Built-in illumination. YES. Scopes with mirrors are no longer sold. If you have some, you can use any kind of table lamp. A short fluorescent tube in the center of the table can illuminate several scopes; they're about $10 at hardware stores. BUT some children may have difficulty setting a mirror properly. If every scope has an electric cord, the floor will look like spilled spaghetti. If you need illumination from above ("incident") for an opaque sample, a below-stage lamp won't provide it. Many built-ins require hard-to-get bulbs. Built-in battery powered illuminators are offered on a few scopes, but they have short battery lives If you do opt for built-in illumination, remember that wet samples can be a shock hazard and equip your electric outlets with ground fault interrupters, which automatically cut the power to a "short circuit". Recently built classrooms may have built-in GFIs. Microscopes with light-emitting diodes (LEDs) and rechargable batteries have entered the school market recently, and they're definitely worth considering. No wires, long battery life, no bulbs to replace, inexpensive ($150!).
Made in the U.S.A. NO. Brand names are no guarantee of American manufacture. Almost all American-brand microscopes are imported, and even scopes that are advertised as American-made will have important imported components, such as lenses.

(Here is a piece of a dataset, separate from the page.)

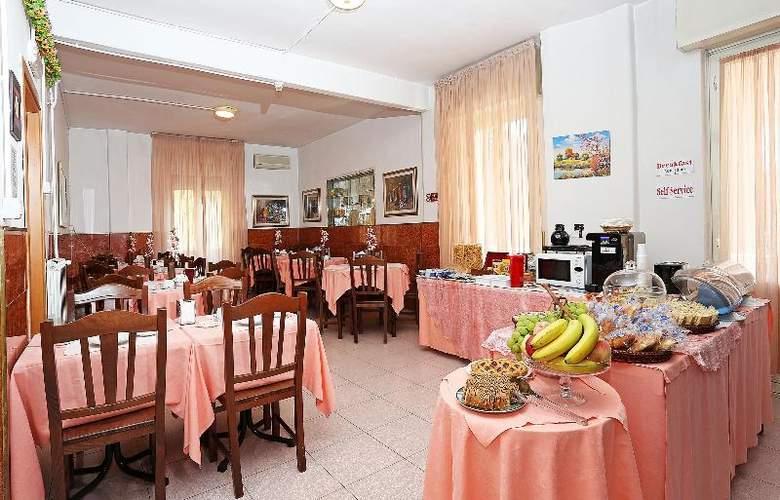 Athena - Restaurant - 9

Widefield eyepieces. YES. These provide a large, bright image and are usually the best choice. They let you see more specimen area than a conventional eyepiece of the same power. This also means that more illumination is gathered and transmitted, providing a brighter image. They should be no more than 15x; 10x is preferred. In student scopes, they're often fixed in place, which protects against loss, damage, and internal dirt.
Fine focus. YES. Desirable, but scarce in the low price range.

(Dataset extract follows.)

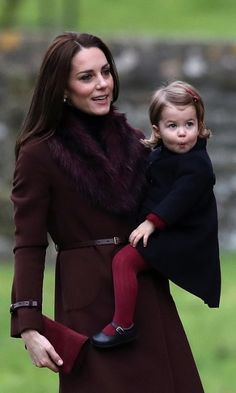 Duchess Kate and Prince William take George and Charlotte to church, Queen Elizabeth still recovering: The best photos from the British royals' Christmas - Photo 10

Focus stop. YES. This will prevent slide or lens breakage. If the scope doesn't have fine focus this is particularly important. If you can't focus on a very thin specimen (paper, or a plastic slide) you may have to put the specimen on top of a glass slide.
Mechanical stage. YES. Offered as an accessory on most compound scopes.
Can I check lens quality?
YES. You can tell a lot without test equipment. The rectangular engraved crosshatching around the portrait heads on U.S. currency is a useful specimen for a crude check of lens quality. Focus up and down and look for several things:
A flat focal plane. You can't expect inexpensive lenses to have a perfectly flat field; so-called "plan" lenses are costly. You will, however, find a lot of variation in quality; try to do a side-by-side comparison if you're choosing between two models. You're looking for an image that's really sharp from the center almost to the edge of the field of view, rather than one that must be refocused for each part of the circular field.
Achromatic lenses are highly desirable. This means that the lenses will focus one wavelength (usually mid-green, where our eyes are most sensitive) well. Uncorrected lenses will show color fringes around specimen detail. Apochromatic lenses, which are corrected for three wavelengths, are too expensive to consider here.
No distortion. The horizontal and vertical engraved lines should be straight.
No astigmatism. As you go thru the focal point (fuzzy-sharp-fuzzy), look for a "linear" image distortion that rotates 90 degrees as you go from above focus to below focus. This can be caused by an objective lens that isn't round or (more common in cheap optics) a lens that is tilted in its mount. Rotate the eyepiece to check for the same problem with that lens.
No internal dirt. Defocus the image and look carefully for lens dirt on both objective and eyepiece. Try removing it with gentle use of lens tissue and small amounts of eyeglass lens cleaner. If it's within a multi-element lens, don't buy the scope.
Objective alignment. Compound scope three-lens turrets should be reasonably well aligned and the cheaper ones often are not; compare the scopes that you're considering. Focus on a small centerfield object at the lowest magnification, and then rotate the turret to the next higher power. The chosen object should remain close enough to center that you can still see it at the higher magnification, and it shouldn't be completely out-of-focus. Repeat for each objective, in sequence. Don't expect perfection; that is expensive and will only be found in research scopes.
Try to do a scope comparison with two prepared slides. One should be a brightly-stained biological specimen and the other, something that's almost colorless. Use different magnifications and illumination (the "field stops" mentioned above). The better lenses should be obvious.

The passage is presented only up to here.